• READING TEXT:
Segment Open

Peru–Venezuela relations was the bilateral relations between Peru and Venezuela. Both countries were members of the Spanish Empire, and are members of the Latin American Integration Association, Organization of American States and United Nations.

As of 2021, the largest share of immigrants in Peru are from Venezuela, representing 86,8% of foreign citizens in the country. This is in contrast to the 2% represented by 1,794 immigrants in 2012.

In 2024, both nations closed their respective embassies as a result of the 2024 Venezuelan presidential election.

==History==
===19th century===
Both countries belonged to the Spanish Empire, being administered as the Viceroyalty of Peru and the Captaincy General of Venezuela, respectively. After the wars of independence, Peru established relations with Colombia on June 6, 1822. With the collapse of the state, the State of Venezuela declared its independence from Colombia, but relations were only established in 1853, when Peru sent diplomat Pedro Gálvez Egúsquiza on a mission to establish relations with Central America and New Granada during the Filibuster War.

During the Chilean occupation of Peru, Venezuelan president Antonio Guzmán Blanco refused to recognise the government installed by Chile and instead recognised the Ayaucho-based government of Lizardo Montero Flores.

===20th century===
The Venezuelan government broke diplomatic relations with Peru after the self-coup in 1992. After the second attempted coup in Venezuela in November 1992, most of the military members of the coup fled to Peru, where they were received by Alberto Fujimori as political prisoners in April.

Segment Closed

• WHAT YOU NEED TO DO:
**a.** In two sentences, what does the passage on Peru–Venezuela relations say?
**b.** Answer these questions from the passage on Peru–Venezuela relations:
(i) On what date did Peru establish relations with Colombia?
(ii) Which Venezuelan president refused to recognise the government installed by Chile?
(iii) How many immigrants from Venezuela were in Peru in 2012?
**c.** Do these statements agree with the passage on Peru–Venezuela relations? Answer yes or no for each, and quote the words that decide it.
(i) Peru and Venezuela are both members of the Organization of American States.
(ii) Venezuela was administered as the Viceroyalty of Peru.
(iii) The two countries closed their embassies in 2024 because of a Peruvian election.
The rows that come next are separate material and have no connection to the passage on Peru–Venezuela relations.

• MATERIAL SHOWN:
Segment Open

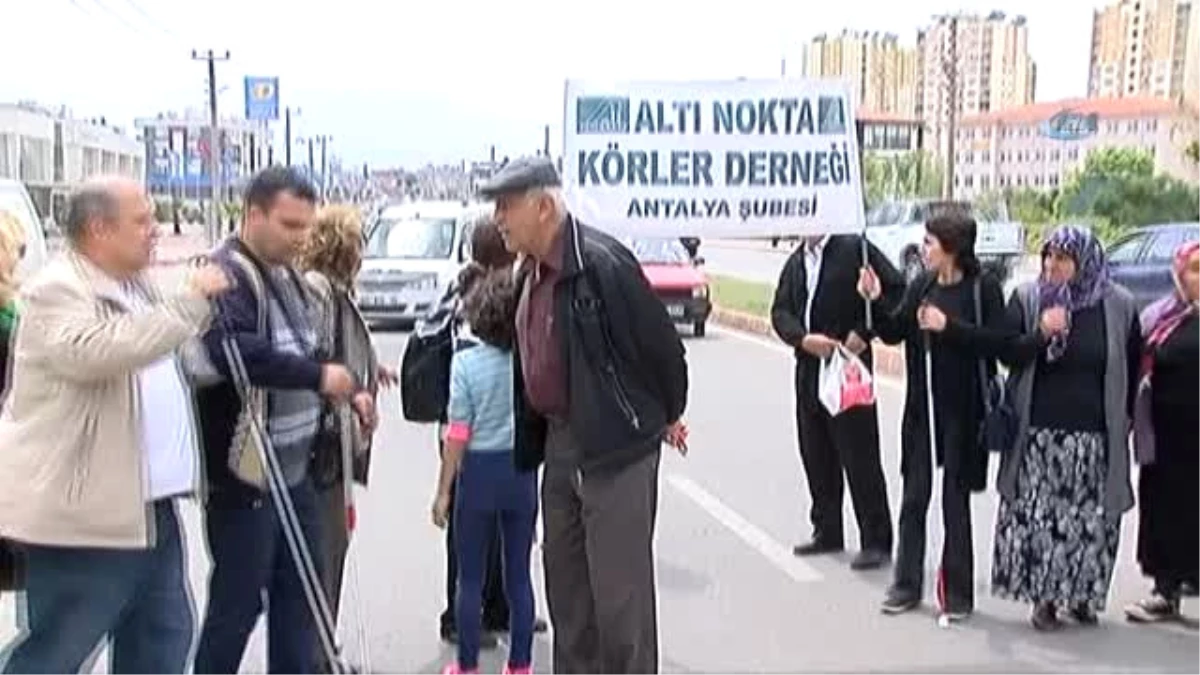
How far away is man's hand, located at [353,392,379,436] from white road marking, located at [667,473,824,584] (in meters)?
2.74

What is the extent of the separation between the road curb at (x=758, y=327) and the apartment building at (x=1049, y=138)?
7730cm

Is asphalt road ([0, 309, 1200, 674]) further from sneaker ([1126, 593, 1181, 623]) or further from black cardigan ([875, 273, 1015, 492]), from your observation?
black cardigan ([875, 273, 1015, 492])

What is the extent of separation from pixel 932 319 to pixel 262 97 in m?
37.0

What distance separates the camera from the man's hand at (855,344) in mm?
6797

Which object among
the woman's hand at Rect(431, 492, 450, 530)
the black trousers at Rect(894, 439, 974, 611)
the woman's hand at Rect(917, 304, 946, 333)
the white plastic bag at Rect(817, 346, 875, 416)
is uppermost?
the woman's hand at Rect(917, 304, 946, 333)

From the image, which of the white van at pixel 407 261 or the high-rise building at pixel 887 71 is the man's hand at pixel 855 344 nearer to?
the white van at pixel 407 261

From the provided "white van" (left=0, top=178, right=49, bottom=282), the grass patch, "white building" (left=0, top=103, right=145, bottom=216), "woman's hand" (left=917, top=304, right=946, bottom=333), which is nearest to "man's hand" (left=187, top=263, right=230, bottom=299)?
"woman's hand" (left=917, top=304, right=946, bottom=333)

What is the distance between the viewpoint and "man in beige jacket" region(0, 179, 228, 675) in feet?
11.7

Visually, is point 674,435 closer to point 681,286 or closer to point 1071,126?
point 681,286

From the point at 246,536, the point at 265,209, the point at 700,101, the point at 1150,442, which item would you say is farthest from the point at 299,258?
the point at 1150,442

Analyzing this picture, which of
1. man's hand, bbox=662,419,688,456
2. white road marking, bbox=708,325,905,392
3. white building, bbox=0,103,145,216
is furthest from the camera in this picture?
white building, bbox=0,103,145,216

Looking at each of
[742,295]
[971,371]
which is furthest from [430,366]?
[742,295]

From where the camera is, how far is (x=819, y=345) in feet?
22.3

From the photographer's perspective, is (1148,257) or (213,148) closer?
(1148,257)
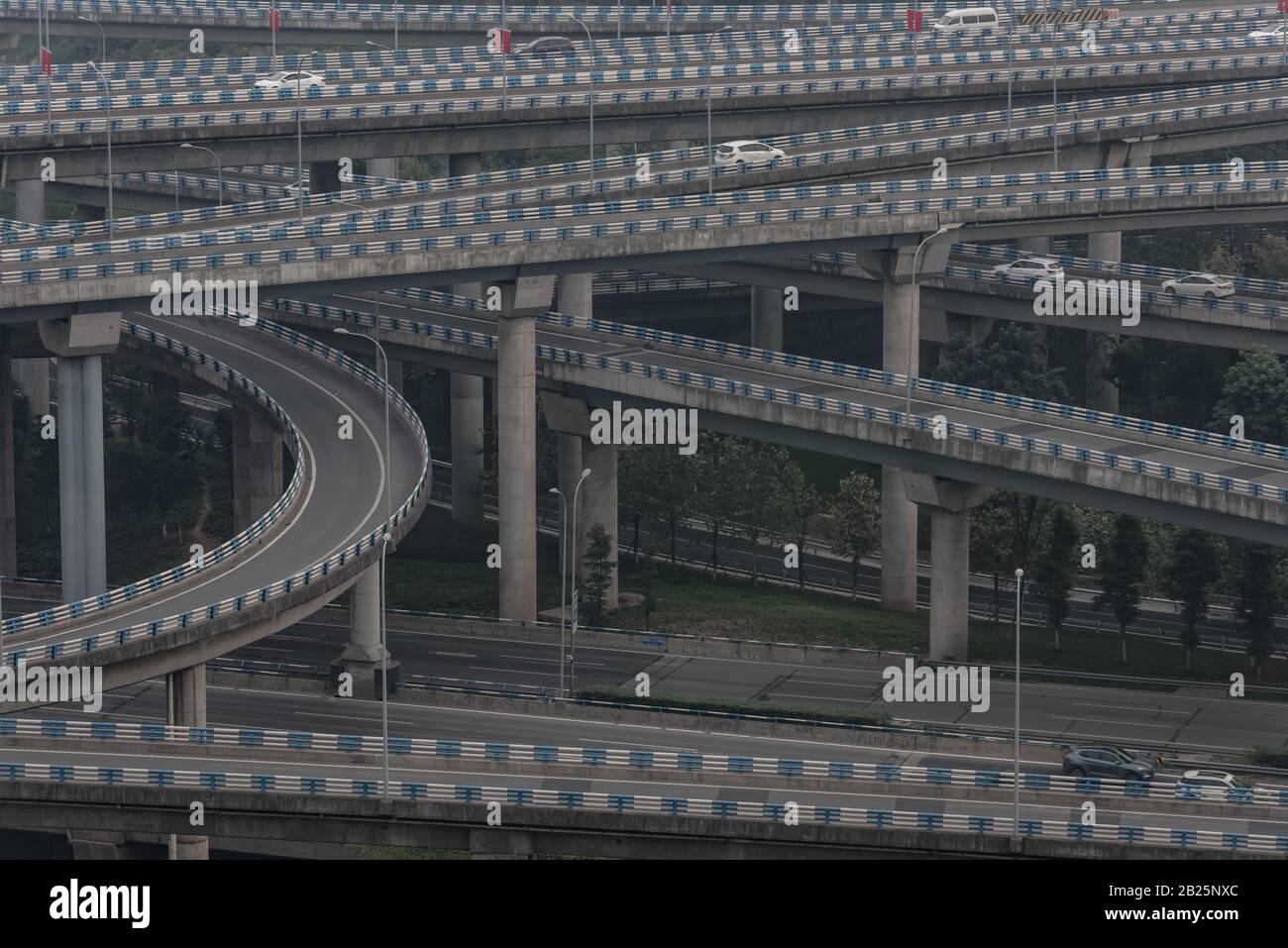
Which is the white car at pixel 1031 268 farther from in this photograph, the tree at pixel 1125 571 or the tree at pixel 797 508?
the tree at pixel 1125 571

Segment Closed
Segment Open

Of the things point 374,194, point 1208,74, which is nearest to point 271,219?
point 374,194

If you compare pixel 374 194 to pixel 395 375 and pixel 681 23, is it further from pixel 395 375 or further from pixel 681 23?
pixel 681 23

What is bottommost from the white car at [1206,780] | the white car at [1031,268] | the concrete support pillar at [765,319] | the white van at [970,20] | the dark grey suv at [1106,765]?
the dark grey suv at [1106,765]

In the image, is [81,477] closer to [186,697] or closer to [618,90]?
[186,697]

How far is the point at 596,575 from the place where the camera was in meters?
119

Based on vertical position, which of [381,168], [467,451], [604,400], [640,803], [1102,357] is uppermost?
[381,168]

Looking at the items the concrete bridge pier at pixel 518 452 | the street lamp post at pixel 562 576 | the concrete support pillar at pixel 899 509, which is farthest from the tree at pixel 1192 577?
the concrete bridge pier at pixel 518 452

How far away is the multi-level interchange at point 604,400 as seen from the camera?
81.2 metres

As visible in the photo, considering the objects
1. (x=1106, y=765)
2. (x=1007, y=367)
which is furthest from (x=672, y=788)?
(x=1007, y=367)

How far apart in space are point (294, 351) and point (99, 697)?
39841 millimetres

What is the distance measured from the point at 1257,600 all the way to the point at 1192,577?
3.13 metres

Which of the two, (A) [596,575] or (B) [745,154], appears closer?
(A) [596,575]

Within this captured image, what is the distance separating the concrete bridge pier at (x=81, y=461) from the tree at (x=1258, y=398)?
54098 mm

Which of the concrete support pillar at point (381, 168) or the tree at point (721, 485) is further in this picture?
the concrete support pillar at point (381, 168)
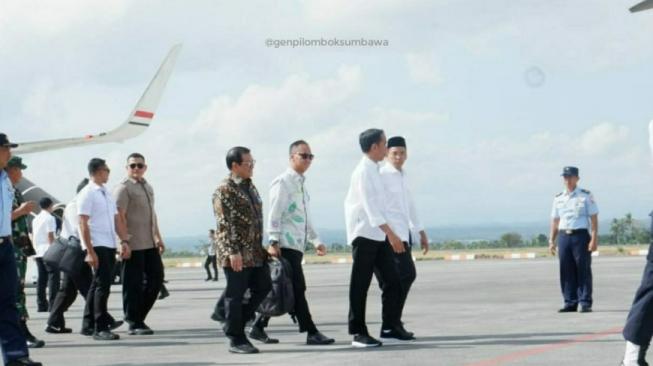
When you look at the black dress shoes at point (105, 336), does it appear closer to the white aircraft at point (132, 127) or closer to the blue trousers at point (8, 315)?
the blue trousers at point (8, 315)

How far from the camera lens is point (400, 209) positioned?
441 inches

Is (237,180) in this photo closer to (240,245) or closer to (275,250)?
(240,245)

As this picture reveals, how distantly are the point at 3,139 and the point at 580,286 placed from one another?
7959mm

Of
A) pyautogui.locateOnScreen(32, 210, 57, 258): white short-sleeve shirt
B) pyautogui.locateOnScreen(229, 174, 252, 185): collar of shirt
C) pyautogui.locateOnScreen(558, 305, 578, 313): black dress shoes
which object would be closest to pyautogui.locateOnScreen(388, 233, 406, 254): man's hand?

Segment Closed
Segment Open

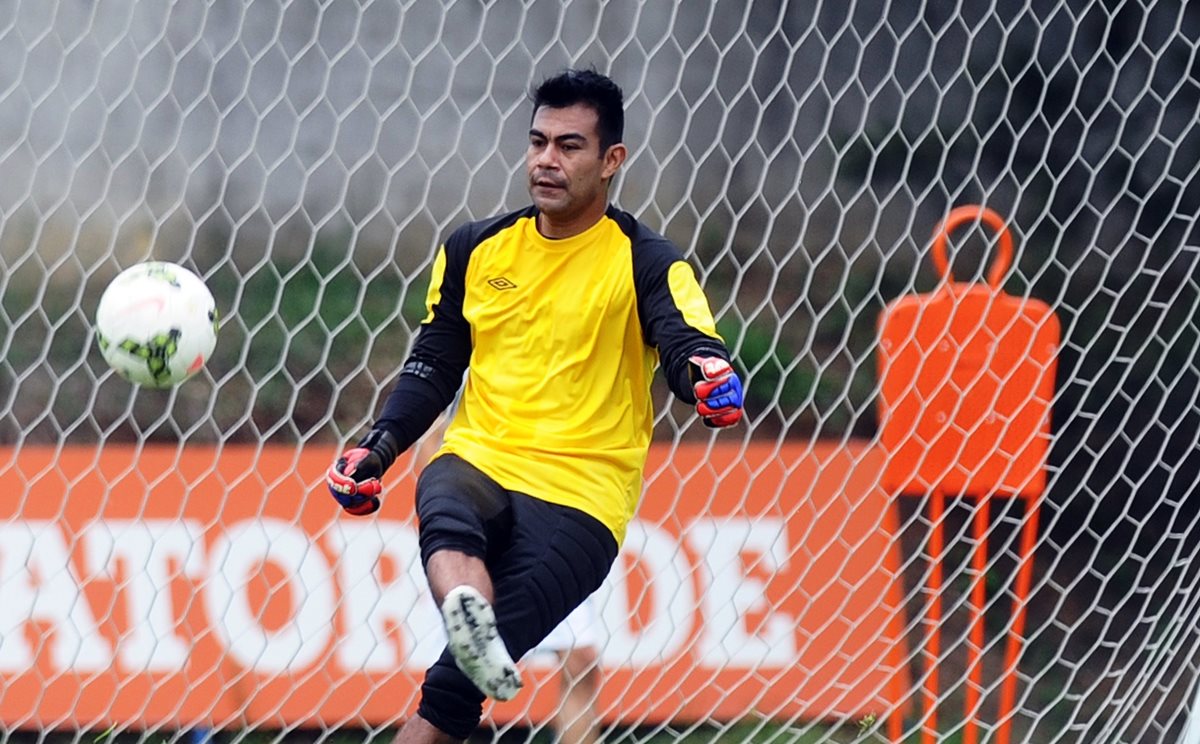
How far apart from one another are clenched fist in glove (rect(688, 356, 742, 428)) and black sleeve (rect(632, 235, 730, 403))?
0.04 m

Segment Closed

• ANSWERS FOR THE TASKS:
**a.** Peru and Venezuela were both part of the Spanish Empire and are members of several international organizations, and as of 2021 Venezuelans made up the largest share of immigrants in Peru. Their relations were established in 1853, Venezuela broke them after the 1992 self-coup, and in 2024 both countries closed their embassies as a result of the Venezuelan presidential election.

**b.**
(i) June 6, 1822
(ii) Antonio Guzmán Blanco
(iii) 1,794

**c.**
(i) Yes: "are members of the Latin American Integration Association, Organization of American States and United Nations"
(ii) No: "being administered as the Viceroyalty of Peru and the Captaincy General of Venezuela, respectively"
(iii) No: "as a result of the 2024 Venezuelan presidential election"